- **Exercise prompt**
Copy out the stellate ganglia abstract below word for word, including its publication details.

- **Text block**
Date Published: June 13, 2019
Publisher: Public Library of Science
Author(s): Richard G. Bayles, Joanne Tran, Antoinette Olivas, William R. Woodward, Suzanne S. Fei, Lina Gao, Beth A. Habecker, Joohyung Lee.
The stellate ganglia are the predominant source of sympathetic innervation to the heart. Remodeling of sympathetic nerves projecting to the heart has been observed in several cardiovascular diseases, and sympathetic dysfunction contributes to cardiac pathology. Wistar Kyoto rats are a common model for the study of cardiovascular diseases, but we lack a profile of the baseline transcriptomic and neurochemical characteristics of their cardiac sympathetic neurons. Most studies of cardiovascular disease have used male animals only, but in the future both male and female animals will be used for these types of studies; therefore, we sought to characterize the transcriptome of male and female stellate ganglia and to correlate that with catecholamine and acetylcholine content in the heart. We have generated a dataset of baseline RNA expression in male and female Wistar Kyoto rat stellate ganglia using RNA-seq, and have measured neurotransmitter levels in heart and stellate ganglia using HPLC and mass spectrometry. We identified numerous gene expression differences between male and female stellates, including genes encoding important developmental factors, receptors and neuropeptides. Female hearts had significantly higher neurotransmitter content than male hearts; however, no significant differences were detected in expression of the genes encoding neurotransmitter synthetic enzymes. Similarly, no statistically significant differences were identified between the sexes in cardiac tyrosine hydroxylase levels.

- **The data**
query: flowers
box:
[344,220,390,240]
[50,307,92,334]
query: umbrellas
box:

- **Task response**
Date Published: June 13, 2019
Publisher: Public Library of Science
Author(s): Richard G. Bayles, Joanne Tran, Antoinette Olivas, William R. Woodward, Suzanne S. Fei, Lina Gao, Beth A. Habecker, Joohyung Lee.
The stellate ganglia are the predominant source of sympathetic innervation to the heart. Remodeling of sympathetic nerves projecting to the heart has been observed in several cardiovascular diseases, and sympathetic dysfunction contributes to cardiac pathology. Wistar Kyoto rats are a common model for the study of cardiovascular diseases, but we lack a profile of the baseline transcriptomic and neurochemical characteristics of their cardiac sympathetic neurons. Most studies of cardiovascular disease have used male animals only, but in the future both male and female animals will be used for these types of studies; therefore, we sought to characterize the transcriptome of male and female stellate ganglia and to correlate that with catecholamine and acetylcholine content in the heart. We have generated a dataset of baseline RNA expression in male and female Wistar Kyoto rat stellate ganglia using RNA-seq, and have measured neurotransmitter levels in heart and stellate ganglia using HPLC and mass spectrometry. We identified numerous gene expression differences between male and female stellates, including genes encoding important developmental factors, receptors and neuropeptides. Female hearts had significantly higher neurotransmitter content than male hearts; however, no significant differences were detected in expression of the genes encoding neurotransmitter synthetic enzymes. Similarly, no statistically significant differences were identified between the sexes in cardiac tyrosine hydroxylase levels.